Sitting on a bench that brings her eye-level with the complex console, complete with an LCD display, Internet access, and more knobs and doohickeys than most high-end computers, Haberman Marlette operates one of the most advanced and modern machines of its kind – a recently installed hybrid pipe organ in Coeur d’Alene’s First Presbyterian Church.

And to celebrate the instrument’s installation, the church will hold an organ dedication recital at 2 p.m. Sunday that is free and open to the public. Haberman Marlette, who is also the church’s organist of 10 years, will be accompanied at the recital by her ex-husband, Mark Haberman, the principal organist for the event, and their son, Joshua Haberman.

“It is complicated,” Haberman Marlette said, “but the end result is really simple – that you have beautiful music.”

The mother, father and son trio of talented organists are all degreed musicians from the community. Mark Haberman, the coordinator of worship and music ministry at Community United Methodist Church, received his master’s of music in organ performance from the University of Minnesota. Haberman Marlette, who is also a freelance musician, received her bachelor’s degree in piano and voice from Morningside College in Sioux City, Iowa. And Joshua Haberman, a software development engineer for Amazon.com, has been around music much of his life and even toured Europe twice while in a middle school boy’s choir. He has degrees in organ and computer science from the University of Puget Sound in Tacoma.

“There is a lot more to (a hybrid organ) and you have a lot more to play with,” Joshua Haberman said. “It’s kind of like a big puzzle. There is a lot of room for creativity.”

The three organists will take turns playing classical organ music, including Vierne, Reger and Franck, on the new Rodgers three-manual organ – foot pedals control various pitches – and on an accompanying piano. In addition to last month’s digital upgrade to the 1920s-era instrument, the 600-odd pipes of the original organ are still used in the 95-year-old church sanctuary.

The $76,000 high-tech upgrade, which took two Rodgers employees four days to complete, allows organists to combine the instrument’s many ranges and types of sounds, including five ranges from the pipes themselves, another 104 electronic ranges, three sets of velocity-sensitive keyboards and more than a dozen speakers in and around the pipe chest. It can even be updated via the Internet.

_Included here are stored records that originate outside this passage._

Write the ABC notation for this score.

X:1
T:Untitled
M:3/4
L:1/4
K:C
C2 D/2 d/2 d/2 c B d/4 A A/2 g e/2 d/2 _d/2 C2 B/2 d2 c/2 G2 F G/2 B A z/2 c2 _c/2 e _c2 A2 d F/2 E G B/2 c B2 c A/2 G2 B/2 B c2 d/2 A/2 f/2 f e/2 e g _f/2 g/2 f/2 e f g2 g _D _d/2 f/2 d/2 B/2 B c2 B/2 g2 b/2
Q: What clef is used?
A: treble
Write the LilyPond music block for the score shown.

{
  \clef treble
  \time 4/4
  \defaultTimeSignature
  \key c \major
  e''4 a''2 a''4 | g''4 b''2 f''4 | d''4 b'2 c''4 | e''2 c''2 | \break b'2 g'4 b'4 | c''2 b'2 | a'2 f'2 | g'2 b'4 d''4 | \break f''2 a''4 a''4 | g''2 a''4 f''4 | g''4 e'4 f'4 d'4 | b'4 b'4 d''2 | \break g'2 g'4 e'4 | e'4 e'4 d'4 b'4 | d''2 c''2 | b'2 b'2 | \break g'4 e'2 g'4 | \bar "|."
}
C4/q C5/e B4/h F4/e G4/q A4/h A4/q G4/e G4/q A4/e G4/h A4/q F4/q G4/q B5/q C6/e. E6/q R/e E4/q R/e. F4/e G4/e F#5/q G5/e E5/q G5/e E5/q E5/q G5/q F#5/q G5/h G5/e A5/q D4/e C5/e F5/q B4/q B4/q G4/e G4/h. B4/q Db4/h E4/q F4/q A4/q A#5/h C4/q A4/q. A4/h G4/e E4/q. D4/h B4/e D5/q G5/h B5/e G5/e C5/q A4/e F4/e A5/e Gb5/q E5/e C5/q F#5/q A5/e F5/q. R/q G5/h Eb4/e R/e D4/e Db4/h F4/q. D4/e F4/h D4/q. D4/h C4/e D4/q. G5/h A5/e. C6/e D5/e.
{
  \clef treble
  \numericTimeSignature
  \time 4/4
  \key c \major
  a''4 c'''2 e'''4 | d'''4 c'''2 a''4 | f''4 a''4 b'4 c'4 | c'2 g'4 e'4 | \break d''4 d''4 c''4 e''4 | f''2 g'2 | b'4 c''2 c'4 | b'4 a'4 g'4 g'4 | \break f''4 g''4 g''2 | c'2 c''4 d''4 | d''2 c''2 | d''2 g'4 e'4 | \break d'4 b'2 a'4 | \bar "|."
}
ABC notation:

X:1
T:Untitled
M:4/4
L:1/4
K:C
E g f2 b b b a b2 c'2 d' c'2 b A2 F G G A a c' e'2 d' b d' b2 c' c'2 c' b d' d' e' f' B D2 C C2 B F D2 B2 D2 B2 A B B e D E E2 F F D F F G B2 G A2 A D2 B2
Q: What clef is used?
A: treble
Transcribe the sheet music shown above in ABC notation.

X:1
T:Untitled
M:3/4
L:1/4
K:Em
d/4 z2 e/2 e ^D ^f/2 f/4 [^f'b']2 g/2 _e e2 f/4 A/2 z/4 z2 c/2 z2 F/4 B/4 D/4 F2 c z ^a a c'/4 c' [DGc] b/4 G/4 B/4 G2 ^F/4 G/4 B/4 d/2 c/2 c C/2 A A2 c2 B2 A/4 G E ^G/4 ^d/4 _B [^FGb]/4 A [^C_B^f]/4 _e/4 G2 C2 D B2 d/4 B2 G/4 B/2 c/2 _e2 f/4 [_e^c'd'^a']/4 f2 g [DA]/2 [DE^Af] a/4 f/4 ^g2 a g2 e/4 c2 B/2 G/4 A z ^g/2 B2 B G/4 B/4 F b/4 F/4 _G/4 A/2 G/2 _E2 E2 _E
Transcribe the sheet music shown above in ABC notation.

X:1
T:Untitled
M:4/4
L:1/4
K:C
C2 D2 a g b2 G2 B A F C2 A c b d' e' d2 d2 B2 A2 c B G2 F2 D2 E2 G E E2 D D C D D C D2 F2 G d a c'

“It’s spectacular,” said First Presbyterian Church Rev. Mike Bullard. “It’s a very good marrying of the pipe and digital sounds.”

The hybrid organ installation was the first step in the church’s phased construction plans. Through fundraisers, donations and community events, the church is planning to build a new sanctuary near the old one.

The hybrid organ technology can be found in other places in the Northwest, including Spokane’s Cathedral of Our Lady of Lourdes, said Kent Brocklebank, the dean of the 65-member American Guild of Organists’ Spokane chapter. It is a technology that is sure to expand in churches, Brocklebank said, because the cost of building even a simple pipe organ easily can exceed $1 million.

While the drawback is that a digital organ can’t replicate the full range of pipe organ sounds, he said, “Churches at least have a good option now with a digital organ.”

And although the Coeur d’Alene recital takes place in a church, where the usual Sunday crowd “sings very exuberantly with the organ,” Haberman Marlette said, the music recital is meant for the entire community.

“It’s definitely a community event,” she said.